- [To do]:
Tally the lines of the data that include the word "button". Only the number is to be returned.

- [Exercise material]:
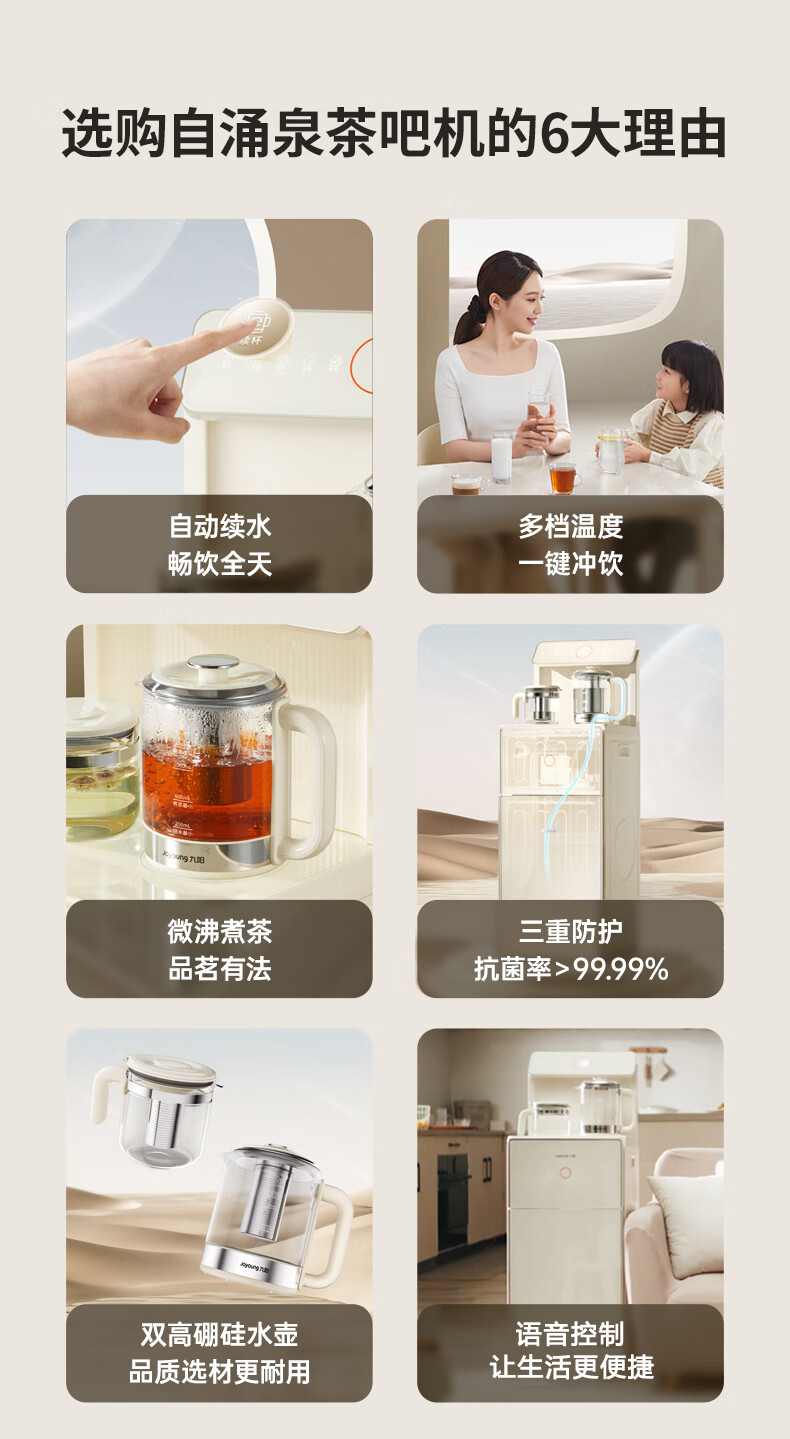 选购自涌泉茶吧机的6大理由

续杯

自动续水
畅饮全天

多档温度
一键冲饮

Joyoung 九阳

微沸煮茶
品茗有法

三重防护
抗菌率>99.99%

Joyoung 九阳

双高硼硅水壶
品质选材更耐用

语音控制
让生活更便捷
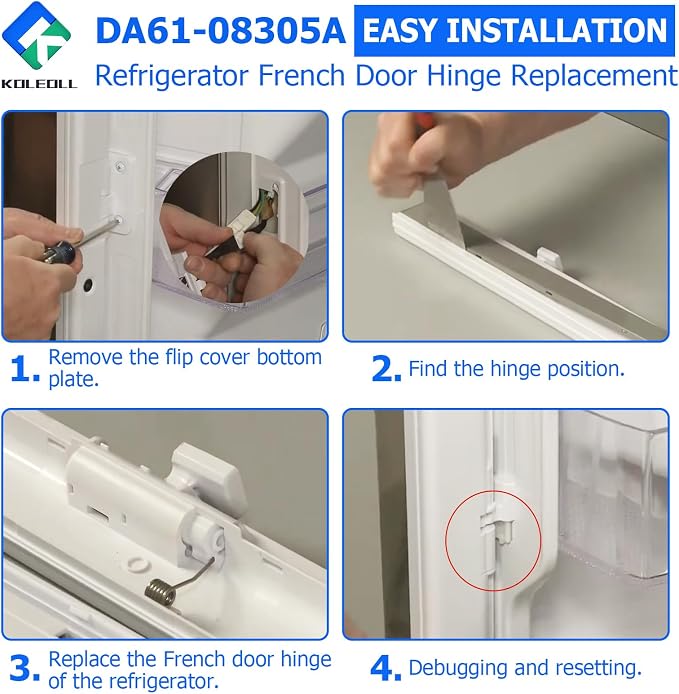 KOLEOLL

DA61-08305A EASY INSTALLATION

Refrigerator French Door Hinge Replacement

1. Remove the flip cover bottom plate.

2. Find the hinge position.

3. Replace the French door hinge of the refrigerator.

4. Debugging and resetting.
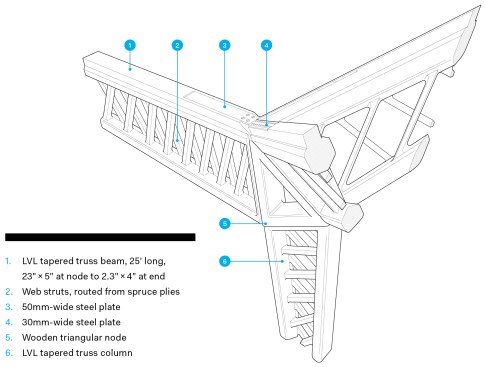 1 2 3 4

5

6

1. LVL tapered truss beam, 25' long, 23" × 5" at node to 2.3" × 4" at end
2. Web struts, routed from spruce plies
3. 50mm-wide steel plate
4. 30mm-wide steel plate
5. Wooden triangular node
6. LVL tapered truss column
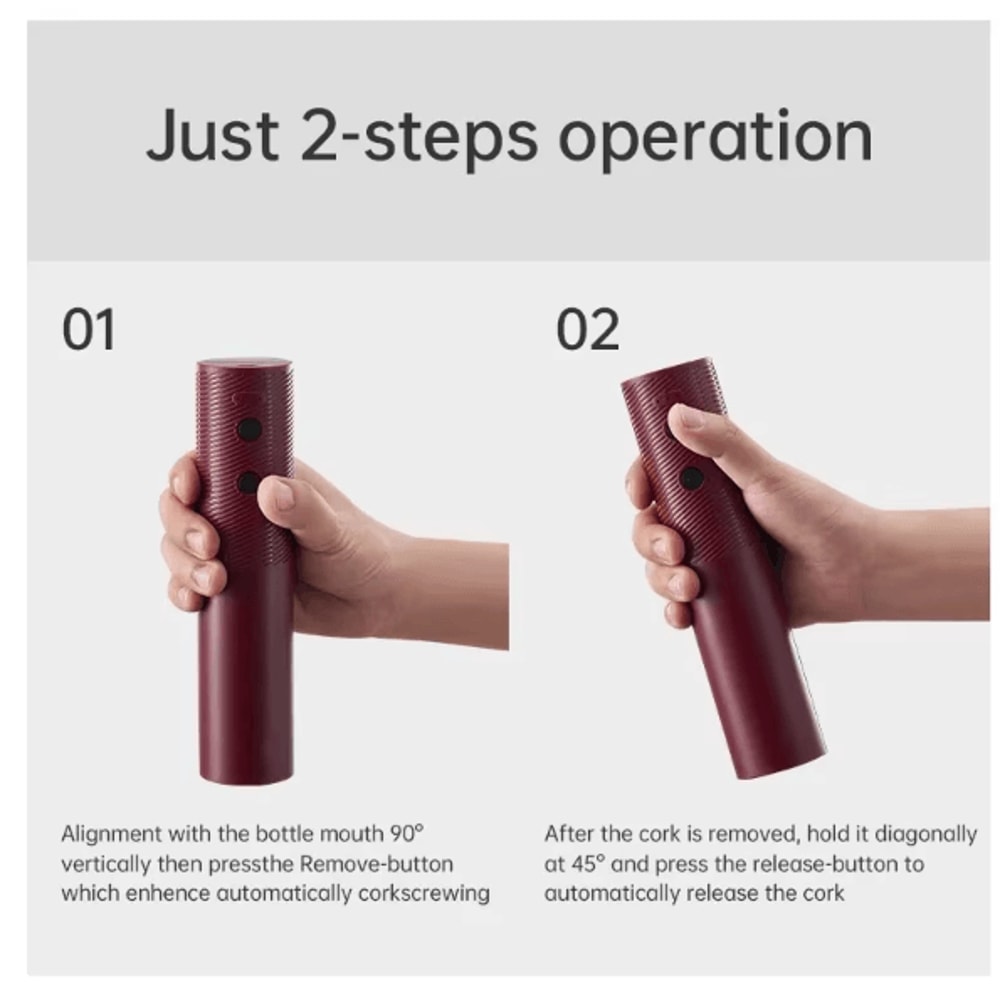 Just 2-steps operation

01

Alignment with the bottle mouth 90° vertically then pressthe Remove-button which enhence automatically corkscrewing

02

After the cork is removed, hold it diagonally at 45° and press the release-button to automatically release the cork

- [Written response]:
2